| Nicholas Kristof hit one out of the park today in the New York Times: Deputy "Secretary of Food". He writes about his hopes that Chuck Hassebrook will be appointed as Deputy Secretary of Agriculture - a hope that I share.
One of those whom I did suggest is Chuck Hassebrook, a Nebraskan ag expert who has long called for reforms and argued that the high limits on farm payments encourage consolidation in agriculture at the expense of the family farm. So I was delighted to hear that Vilsack was considering Hassebrook to be his deputy: That was a credit to Vilsack's willingness to think outside the box and reach out to critics.
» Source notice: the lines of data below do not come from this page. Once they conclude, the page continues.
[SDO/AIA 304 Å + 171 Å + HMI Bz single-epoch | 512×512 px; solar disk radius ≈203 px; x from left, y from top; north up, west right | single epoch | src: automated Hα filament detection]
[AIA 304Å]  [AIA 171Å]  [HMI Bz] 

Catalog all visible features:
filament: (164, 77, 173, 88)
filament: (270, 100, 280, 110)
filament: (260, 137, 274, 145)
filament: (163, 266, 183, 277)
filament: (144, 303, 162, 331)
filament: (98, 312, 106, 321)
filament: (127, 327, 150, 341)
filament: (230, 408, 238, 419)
But now apparently some senators - such as Kent Conrad from North Dakota - have protested ferociously and Hassebrook may not be chosen.
Here's what confuses me. Obama has stated on the campaign trail and once in office that he's for payment limitations on commodity subsidies. I believe the amount everyone's discussed is a limit of $250,000 per farm. In the last farm bill this was debated but the amendment (proposed by Byron Dorgan and Chuck Grassley) narrowly failed. So, Obama is for this. Chuck Hassebrook is for this too.
Well, what are Hassebrook's opponents' big problem with him? He's for payment limitations on commodity subsidies - JUST LIKE OBAMA. Seems to me it would be crazy for Obama to dismiss Hassebrook as a "controversial" choice because he shares the very same "controversial" views that Obama campaigned on!
Also important to note: None of the other candidates for Deputy Secretary are reformers like Chuck. Obama promised us change. Will he give us change at the USDA or not?